Rome in Her Ruins
translated from the Spanish of Francisco de Quevedo y Villegas by Felicia D. Hemans
Amidst these scenes, O Pilgrim, seek’st thou Rome?
Vain is thy search—the pomp of Rome is fled;
Her silent Aventine is glory’s tomb;
Her walls, her shrines, but relics of the dead.
That hill, where Caesars dwelt in other days,
Forsaken mourns, where once it towered sublime;
Each mouldering medal now far less displays
The triumphs won by Latium, than by Time.
Tiber alone survives;—the passing wave
That bathed her towers now murmurs by her grave,
Wailing with plaintive sound her fallen fanes.

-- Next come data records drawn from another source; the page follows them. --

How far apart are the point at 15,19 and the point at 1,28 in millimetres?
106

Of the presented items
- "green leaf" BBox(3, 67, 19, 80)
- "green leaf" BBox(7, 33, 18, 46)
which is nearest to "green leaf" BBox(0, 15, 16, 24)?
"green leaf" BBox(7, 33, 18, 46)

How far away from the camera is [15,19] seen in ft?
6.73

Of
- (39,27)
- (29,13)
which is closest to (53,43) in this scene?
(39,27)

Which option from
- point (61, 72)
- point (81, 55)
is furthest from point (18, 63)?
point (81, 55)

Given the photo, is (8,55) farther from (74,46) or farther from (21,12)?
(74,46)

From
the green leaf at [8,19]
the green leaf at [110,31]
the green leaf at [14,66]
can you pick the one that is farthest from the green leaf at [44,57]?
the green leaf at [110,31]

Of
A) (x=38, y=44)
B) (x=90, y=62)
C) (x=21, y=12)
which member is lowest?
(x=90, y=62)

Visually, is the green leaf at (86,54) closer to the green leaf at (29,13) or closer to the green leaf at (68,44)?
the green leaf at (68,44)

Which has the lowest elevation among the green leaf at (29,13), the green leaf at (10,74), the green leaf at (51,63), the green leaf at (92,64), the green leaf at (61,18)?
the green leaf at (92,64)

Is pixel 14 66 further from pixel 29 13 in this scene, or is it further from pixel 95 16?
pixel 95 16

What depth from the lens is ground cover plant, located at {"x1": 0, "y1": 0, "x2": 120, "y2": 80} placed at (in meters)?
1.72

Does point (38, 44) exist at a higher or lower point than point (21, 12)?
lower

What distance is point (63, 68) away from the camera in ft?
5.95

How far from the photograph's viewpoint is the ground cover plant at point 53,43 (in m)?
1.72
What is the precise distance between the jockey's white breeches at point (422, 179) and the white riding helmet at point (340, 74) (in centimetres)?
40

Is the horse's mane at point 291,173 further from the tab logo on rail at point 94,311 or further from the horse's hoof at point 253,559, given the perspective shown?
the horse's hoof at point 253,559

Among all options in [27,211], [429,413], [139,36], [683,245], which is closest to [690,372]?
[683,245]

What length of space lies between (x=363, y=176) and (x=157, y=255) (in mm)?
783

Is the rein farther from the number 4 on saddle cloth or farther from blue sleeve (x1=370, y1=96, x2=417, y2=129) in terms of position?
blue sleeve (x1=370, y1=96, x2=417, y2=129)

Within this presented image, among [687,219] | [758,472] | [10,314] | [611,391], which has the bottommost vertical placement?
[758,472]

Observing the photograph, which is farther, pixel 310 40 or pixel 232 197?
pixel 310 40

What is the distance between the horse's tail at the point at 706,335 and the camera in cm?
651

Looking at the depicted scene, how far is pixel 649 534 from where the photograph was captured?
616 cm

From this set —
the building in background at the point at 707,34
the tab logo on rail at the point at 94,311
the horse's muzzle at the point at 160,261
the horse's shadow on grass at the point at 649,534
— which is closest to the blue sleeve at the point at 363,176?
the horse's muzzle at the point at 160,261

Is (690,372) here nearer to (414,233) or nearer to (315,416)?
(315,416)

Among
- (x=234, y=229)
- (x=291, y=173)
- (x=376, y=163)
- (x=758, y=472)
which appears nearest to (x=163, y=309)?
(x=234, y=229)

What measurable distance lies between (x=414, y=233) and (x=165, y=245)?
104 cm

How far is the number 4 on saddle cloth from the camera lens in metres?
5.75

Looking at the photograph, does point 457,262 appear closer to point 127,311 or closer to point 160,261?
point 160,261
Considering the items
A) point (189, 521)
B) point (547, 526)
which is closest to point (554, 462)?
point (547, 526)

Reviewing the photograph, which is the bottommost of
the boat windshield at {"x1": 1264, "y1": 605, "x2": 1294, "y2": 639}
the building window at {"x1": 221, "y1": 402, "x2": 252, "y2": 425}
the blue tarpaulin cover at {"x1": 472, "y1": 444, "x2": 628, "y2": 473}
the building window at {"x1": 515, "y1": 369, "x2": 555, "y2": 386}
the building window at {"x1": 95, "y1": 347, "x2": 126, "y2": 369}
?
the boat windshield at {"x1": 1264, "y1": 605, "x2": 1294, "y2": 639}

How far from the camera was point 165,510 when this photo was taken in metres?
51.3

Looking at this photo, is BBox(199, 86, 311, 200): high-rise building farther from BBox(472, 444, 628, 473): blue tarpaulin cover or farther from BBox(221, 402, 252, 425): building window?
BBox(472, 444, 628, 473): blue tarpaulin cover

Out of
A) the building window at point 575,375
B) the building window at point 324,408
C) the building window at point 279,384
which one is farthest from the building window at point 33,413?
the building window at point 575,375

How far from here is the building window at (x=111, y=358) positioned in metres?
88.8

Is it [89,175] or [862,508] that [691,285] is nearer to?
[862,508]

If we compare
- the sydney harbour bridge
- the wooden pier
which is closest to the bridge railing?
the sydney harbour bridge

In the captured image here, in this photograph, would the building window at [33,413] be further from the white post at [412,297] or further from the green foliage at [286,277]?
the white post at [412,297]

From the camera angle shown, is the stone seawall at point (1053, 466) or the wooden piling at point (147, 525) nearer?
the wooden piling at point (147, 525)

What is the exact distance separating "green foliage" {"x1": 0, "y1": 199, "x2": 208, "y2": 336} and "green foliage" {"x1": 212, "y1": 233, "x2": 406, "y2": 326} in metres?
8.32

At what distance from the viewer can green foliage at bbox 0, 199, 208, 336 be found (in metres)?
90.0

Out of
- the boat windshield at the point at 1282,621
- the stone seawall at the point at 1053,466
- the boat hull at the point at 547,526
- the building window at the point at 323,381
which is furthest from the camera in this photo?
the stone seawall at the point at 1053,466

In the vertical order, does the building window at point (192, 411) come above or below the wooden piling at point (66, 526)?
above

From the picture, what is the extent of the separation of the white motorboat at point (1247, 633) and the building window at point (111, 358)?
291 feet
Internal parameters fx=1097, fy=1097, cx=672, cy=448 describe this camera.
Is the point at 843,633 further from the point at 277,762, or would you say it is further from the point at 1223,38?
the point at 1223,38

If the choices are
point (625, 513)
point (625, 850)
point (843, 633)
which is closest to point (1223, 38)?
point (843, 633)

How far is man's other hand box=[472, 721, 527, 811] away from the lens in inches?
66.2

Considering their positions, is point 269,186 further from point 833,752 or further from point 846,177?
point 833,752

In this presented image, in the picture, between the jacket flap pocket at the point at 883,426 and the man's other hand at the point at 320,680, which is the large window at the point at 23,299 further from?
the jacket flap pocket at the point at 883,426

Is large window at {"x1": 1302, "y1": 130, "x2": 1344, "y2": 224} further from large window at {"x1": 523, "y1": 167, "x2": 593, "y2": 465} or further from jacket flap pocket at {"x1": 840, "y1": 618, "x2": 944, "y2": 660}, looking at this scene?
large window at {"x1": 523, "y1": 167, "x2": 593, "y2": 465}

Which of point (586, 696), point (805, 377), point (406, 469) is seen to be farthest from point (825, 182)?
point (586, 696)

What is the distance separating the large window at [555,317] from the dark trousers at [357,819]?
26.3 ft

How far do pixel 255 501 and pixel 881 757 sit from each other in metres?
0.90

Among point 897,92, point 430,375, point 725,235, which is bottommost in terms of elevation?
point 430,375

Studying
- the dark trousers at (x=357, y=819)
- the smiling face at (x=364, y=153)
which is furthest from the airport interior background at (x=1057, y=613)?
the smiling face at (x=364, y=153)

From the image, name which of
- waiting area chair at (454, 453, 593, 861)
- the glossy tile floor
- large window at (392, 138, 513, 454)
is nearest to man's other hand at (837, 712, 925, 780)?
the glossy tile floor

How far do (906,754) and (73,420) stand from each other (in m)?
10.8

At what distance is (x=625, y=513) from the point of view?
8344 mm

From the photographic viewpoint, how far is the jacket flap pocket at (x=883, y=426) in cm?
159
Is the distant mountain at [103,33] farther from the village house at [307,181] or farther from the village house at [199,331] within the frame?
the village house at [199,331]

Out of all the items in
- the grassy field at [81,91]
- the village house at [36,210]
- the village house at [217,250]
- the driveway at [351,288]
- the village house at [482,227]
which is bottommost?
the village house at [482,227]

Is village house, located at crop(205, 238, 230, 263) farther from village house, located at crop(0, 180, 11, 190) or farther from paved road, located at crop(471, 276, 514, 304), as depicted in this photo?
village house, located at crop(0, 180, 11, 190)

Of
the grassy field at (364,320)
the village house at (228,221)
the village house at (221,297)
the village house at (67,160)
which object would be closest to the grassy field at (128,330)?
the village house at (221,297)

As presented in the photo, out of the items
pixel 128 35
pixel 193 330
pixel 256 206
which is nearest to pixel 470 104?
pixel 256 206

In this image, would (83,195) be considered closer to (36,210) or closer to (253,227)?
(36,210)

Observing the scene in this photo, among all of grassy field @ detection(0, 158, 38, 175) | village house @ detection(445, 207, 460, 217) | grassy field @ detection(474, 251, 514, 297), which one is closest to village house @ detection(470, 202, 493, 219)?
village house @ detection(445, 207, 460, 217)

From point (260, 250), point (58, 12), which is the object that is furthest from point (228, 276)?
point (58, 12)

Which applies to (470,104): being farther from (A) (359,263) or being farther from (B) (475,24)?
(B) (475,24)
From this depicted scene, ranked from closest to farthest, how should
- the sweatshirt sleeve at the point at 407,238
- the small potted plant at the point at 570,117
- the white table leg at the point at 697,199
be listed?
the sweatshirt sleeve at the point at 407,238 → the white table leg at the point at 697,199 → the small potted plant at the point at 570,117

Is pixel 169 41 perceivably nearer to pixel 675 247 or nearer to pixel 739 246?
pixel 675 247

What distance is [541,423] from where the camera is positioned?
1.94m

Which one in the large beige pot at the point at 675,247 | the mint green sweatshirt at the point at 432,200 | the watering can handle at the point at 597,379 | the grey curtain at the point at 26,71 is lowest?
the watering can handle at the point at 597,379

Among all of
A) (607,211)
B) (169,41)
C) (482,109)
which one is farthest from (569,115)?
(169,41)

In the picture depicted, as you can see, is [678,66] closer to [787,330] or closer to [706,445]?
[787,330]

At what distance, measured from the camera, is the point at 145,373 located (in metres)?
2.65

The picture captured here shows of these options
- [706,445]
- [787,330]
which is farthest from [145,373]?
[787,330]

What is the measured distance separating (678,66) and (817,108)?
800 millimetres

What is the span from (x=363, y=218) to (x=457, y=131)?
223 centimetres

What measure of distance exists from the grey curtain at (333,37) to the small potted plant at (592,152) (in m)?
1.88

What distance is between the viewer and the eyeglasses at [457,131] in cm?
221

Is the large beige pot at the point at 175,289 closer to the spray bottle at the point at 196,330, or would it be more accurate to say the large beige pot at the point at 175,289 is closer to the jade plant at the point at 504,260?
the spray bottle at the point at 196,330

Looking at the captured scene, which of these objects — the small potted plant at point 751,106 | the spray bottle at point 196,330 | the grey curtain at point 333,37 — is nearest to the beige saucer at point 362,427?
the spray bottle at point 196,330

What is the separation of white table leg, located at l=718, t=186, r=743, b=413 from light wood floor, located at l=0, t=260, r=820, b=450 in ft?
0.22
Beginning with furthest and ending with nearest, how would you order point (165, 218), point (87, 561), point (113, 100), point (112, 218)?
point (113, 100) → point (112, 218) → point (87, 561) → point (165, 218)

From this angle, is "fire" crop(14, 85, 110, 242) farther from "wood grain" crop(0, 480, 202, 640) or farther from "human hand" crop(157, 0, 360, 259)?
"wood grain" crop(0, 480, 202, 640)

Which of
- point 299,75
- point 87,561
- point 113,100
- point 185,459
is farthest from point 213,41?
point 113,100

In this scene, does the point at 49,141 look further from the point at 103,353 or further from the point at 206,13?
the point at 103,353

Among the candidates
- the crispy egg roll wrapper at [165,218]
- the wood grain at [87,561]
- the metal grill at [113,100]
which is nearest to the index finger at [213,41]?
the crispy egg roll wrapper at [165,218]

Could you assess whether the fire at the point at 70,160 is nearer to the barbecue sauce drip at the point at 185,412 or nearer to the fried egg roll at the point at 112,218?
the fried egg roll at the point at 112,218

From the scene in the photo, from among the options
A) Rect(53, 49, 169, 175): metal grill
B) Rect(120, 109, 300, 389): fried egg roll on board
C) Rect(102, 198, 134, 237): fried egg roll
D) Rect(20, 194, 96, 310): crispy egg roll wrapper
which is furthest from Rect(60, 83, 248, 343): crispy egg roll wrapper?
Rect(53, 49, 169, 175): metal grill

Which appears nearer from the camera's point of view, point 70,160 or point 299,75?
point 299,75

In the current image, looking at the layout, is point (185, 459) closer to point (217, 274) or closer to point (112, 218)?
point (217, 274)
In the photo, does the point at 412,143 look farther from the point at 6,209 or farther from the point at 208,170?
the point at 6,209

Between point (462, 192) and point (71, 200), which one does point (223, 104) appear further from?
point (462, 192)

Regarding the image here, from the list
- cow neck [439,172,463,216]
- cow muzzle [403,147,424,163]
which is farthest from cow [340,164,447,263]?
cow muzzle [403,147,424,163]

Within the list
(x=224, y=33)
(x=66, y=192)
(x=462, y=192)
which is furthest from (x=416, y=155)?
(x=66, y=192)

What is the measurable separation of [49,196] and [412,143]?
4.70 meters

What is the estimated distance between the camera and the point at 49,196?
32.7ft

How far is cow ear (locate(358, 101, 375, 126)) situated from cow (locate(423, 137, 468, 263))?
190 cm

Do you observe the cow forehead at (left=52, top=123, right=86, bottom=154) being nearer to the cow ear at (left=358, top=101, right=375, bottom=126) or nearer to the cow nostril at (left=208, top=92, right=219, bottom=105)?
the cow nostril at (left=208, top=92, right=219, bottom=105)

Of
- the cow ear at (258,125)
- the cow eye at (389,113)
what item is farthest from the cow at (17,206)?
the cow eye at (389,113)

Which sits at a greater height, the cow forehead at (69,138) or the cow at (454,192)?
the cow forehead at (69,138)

Rome! Of thine ancient grandeur all is past
That seemed for years eternal, framed to last;—
Nought but the wave, a fugitive, remains.
Rome Entombed in Her Ruins
translated from the Spanish of Francisco de Quevedo y Villegas
Looking for Rome, in Rome, traveler?
You won’t find Rome in Rome herself!
Her walls, once proudly boasted as so impregnable,
are now mere skeletons, and the Aventine Hill
resembles nothing more than a graveyard.
The Palatine Hill lies buried where it used to reign;
and the medallions, chipped away by Time,
look more like rubble from ancient battles
than the once-proud insignia of Rome.
Only the River Tiber remains intact.
Her tide, which once provided flowing water
for the city, now – with tears of grief –
mourns her as a tomb.
Rome! Your grandeur and your beauty have fled!
Everything that was solid has dissolved away.
Only the transient remains and endures!